Texto

= = =

Aprovada em comissão proposta que obriga detectores de monóxido de carbono em residências

Rubens Bueno apresentou a proposta depois da morte de quatro pessoas asfixiadas pela
inalação de monóxido de carbono vinda do aquecimento do chuveiro

A Comissão de Desenvolvimento Urbano da Câmara aprovou nesta sexta-feira (11) proposta do deputado Rubens Bueno (Cidadania-PR) que torna obrigatória a instalação detectores de monóxido de carbono em residências que utilizem aparelhos aquecedores de água e calefatores a gás.

Os infratores estarão sujeitos a multa se desrespeitarem a nova norma. De acordo com o texto, a emissão do habite-se de novos imóveis residenciais vai depender da instalação dos detectores.

Pelo texto, a emissão do habite-se de novos imóveis residenciais dependerá da instalação dos detectores.

O monóxido de carbono é um gás inflamável e, apesar de tóxico, não tem cheiro, cor ou sabor, o que dificulta a identificação. Na maioria das vezes, as vítimas não percebem o vazamento do gás, que pode levar à morte.

O Projeto de Lei 4120/19 foi relatado pelo deputado Marcelo Nilo (PSB-BA), que recomendou a aprovação. Ele afirmou que, no período de 2008 a 2017, 322 pessoas morreram vítimas de intoxicação acidental por gases e vapores, segundo o Datasus, portal do Ministério da Saúde que traz dados sobre mortalidade.

= = =

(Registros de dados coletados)
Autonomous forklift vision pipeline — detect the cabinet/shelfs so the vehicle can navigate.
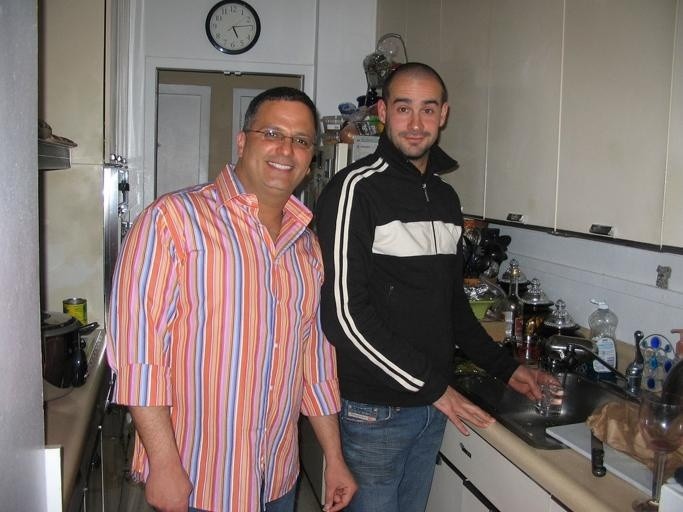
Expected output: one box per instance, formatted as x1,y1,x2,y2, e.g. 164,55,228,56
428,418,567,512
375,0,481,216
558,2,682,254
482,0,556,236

= = =

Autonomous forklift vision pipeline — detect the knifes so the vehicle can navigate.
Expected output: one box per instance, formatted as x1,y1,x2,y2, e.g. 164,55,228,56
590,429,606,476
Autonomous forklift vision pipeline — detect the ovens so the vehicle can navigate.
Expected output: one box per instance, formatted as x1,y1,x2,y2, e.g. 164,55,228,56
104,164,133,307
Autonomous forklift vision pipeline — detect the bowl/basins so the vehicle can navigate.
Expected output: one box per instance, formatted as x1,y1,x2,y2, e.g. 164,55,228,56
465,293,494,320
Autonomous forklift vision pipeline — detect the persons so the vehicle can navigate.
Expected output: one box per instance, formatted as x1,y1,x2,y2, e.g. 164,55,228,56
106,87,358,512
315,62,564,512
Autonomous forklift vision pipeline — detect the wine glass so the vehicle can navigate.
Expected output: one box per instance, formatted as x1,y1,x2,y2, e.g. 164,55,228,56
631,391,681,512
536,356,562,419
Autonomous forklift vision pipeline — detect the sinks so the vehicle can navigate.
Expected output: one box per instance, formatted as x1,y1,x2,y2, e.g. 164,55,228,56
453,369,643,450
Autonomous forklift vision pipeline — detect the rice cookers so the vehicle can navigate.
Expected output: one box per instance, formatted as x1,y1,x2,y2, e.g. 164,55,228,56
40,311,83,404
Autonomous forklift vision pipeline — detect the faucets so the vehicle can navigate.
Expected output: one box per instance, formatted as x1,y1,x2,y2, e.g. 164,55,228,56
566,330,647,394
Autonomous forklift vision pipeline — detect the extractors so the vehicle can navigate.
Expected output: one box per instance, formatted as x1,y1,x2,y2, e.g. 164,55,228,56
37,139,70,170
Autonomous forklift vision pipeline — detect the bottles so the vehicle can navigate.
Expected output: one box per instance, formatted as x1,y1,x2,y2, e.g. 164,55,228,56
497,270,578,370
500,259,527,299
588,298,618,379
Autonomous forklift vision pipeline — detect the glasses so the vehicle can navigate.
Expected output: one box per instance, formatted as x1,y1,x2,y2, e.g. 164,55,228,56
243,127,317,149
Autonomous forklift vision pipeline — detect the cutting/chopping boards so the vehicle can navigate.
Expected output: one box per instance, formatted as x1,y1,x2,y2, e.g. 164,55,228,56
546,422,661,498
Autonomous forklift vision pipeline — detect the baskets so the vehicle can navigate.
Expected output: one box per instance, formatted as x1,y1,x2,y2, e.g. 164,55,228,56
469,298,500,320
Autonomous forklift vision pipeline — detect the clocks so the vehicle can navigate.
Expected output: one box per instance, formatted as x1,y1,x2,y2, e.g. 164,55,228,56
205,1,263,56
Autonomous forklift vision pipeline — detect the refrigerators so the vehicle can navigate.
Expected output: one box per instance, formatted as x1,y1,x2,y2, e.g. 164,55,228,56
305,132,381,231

= = =

Tarefa
Transcreva, da notícia sobre os detectores de monóxido de carbono, o trecho que vai de "Pelo texto, a" até "levar à morte.", sem mudar nenhuma palavra.

Resposta esperada
Pelo texto, a emissão do habite-se de novos imóveis residenciais dependerá da instalação dos detectores.

O monóxido de carbono é um gás inflamável e, apesar de tóxico, não tem cheiro, cor ou sabor, o que dificulta a identificação. Na maioria das vezes, as vítimas não percebem o vazamento do gás, que pode levar à morte.